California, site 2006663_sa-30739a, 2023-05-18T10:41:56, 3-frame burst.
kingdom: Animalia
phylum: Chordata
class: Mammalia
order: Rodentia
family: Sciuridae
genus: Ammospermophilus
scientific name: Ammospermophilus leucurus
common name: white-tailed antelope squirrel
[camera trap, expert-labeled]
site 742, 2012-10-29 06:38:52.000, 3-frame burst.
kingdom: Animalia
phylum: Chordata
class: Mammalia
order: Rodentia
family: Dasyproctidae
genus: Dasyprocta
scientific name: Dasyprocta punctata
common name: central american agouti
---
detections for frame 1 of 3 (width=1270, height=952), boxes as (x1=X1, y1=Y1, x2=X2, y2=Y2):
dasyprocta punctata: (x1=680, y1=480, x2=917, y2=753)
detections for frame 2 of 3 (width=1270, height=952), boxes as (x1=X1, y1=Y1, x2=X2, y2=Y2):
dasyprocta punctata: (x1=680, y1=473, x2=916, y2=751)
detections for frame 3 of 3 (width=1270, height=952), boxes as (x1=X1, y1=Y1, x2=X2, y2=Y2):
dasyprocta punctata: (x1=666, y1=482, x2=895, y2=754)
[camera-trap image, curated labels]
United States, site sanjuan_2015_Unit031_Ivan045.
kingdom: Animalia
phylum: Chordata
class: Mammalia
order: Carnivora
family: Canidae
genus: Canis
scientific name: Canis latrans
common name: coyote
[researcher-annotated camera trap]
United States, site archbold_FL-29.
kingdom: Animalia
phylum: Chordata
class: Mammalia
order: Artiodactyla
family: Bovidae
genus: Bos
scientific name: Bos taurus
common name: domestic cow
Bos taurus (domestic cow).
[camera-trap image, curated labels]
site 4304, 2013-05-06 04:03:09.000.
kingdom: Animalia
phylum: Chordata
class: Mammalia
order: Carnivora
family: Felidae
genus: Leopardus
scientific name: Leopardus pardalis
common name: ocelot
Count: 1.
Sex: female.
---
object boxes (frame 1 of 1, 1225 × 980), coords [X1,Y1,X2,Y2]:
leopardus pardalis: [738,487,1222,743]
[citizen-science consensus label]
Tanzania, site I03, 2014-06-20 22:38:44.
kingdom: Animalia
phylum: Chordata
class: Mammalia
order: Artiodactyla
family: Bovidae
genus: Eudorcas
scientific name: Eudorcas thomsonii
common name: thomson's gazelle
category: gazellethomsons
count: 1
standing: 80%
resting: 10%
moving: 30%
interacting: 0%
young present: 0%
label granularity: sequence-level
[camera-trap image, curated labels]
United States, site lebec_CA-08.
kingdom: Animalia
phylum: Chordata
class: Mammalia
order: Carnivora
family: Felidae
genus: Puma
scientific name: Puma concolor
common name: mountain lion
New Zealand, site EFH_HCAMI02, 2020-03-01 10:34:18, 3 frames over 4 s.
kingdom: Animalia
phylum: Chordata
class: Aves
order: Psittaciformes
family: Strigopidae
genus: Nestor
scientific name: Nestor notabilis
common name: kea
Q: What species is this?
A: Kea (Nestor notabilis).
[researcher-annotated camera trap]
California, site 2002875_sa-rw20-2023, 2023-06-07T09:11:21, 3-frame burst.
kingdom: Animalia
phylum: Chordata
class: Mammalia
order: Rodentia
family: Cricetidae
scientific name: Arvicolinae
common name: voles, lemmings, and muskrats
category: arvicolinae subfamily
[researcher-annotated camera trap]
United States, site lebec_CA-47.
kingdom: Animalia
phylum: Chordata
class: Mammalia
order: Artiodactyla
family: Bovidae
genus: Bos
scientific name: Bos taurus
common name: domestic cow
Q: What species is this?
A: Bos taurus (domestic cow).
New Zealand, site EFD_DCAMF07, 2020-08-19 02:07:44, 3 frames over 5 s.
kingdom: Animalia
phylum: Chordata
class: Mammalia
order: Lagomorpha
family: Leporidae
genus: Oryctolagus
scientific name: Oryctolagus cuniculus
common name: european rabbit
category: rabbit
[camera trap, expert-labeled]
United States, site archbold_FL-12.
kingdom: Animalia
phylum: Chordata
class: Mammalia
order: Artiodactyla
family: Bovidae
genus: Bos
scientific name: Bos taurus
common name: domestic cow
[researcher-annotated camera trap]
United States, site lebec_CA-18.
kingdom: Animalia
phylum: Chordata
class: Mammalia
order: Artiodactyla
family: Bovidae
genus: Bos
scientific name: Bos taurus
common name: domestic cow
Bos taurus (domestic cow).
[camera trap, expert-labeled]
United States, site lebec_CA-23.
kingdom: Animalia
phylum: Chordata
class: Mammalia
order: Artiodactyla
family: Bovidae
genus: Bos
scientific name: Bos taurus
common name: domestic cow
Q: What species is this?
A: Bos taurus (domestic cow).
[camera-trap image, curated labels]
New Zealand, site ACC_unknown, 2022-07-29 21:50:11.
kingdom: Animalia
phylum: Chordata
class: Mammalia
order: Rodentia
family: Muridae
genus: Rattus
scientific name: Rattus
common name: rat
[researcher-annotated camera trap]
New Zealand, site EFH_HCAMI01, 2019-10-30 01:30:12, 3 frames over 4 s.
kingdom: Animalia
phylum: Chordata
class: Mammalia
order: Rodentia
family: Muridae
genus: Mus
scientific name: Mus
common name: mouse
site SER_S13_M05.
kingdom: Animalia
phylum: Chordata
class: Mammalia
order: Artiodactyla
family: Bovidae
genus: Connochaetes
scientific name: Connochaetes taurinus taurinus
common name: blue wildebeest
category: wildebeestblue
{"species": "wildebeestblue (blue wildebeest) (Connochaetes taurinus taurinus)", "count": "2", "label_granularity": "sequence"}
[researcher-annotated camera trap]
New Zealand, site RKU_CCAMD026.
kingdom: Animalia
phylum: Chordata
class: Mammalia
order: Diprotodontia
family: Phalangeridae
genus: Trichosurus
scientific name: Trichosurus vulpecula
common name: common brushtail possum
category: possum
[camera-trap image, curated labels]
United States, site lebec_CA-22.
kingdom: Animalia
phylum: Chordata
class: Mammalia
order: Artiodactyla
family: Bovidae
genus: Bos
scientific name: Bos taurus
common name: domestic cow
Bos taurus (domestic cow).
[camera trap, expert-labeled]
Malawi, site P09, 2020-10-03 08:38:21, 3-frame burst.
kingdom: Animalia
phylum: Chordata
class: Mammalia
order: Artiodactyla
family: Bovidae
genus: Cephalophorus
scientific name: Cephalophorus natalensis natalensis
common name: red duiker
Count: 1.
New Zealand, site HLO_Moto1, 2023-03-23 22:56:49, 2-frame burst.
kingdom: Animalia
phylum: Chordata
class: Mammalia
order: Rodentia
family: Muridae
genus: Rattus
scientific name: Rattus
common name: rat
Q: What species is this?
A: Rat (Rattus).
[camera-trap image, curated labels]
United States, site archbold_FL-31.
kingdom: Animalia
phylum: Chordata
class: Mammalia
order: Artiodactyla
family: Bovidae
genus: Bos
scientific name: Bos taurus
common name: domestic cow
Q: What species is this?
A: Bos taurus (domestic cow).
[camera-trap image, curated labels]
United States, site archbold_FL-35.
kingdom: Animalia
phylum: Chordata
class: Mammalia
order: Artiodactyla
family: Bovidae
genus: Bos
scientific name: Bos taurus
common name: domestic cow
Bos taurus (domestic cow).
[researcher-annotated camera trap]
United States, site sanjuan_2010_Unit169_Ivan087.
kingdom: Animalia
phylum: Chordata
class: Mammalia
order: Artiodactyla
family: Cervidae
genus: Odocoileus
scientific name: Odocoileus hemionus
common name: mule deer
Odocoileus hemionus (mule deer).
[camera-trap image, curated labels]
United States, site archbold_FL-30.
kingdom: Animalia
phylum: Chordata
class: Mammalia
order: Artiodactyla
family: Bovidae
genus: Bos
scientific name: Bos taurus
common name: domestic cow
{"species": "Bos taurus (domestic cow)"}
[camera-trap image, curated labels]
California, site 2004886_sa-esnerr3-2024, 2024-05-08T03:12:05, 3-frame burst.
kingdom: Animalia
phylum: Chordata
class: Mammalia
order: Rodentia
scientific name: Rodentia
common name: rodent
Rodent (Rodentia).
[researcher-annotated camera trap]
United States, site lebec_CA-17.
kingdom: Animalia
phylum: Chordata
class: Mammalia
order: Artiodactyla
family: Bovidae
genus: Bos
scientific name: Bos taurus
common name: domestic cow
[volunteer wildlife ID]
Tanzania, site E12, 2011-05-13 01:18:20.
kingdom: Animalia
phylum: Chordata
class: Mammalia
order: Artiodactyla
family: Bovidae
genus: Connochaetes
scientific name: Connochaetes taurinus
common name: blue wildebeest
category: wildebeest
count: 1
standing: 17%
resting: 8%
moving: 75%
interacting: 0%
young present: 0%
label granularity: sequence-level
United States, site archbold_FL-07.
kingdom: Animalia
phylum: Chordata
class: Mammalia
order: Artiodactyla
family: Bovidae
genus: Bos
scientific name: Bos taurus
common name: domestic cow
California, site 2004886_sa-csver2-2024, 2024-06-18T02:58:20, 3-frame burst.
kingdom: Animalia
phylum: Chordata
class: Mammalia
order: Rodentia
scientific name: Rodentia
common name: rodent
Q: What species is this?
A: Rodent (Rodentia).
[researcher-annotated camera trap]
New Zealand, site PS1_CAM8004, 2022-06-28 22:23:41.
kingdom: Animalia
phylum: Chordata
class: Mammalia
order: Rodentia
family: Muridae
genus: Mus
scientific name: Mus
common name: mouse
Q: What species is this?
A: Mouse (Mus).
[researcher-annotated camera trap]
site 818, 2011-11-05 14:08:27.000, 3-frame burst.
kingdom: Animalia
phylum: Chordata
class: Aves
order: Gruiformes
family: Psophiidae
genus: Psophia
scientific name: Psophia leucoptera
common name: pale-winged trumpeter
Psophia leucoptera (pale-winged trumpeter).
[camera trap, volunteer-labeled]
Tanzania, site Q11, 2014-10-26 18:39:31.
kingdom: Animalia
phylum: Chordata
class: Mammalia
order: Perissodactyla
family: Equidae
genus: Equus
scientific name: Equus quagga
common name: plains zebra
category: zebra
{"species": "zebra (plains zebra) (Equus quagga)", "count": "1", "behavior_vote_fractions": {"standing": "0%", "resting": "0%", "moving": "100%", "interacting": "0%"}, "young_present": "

Task: How many lines in these entries hold the string "over"? Answer with the number alone.

Answer to this problem: 3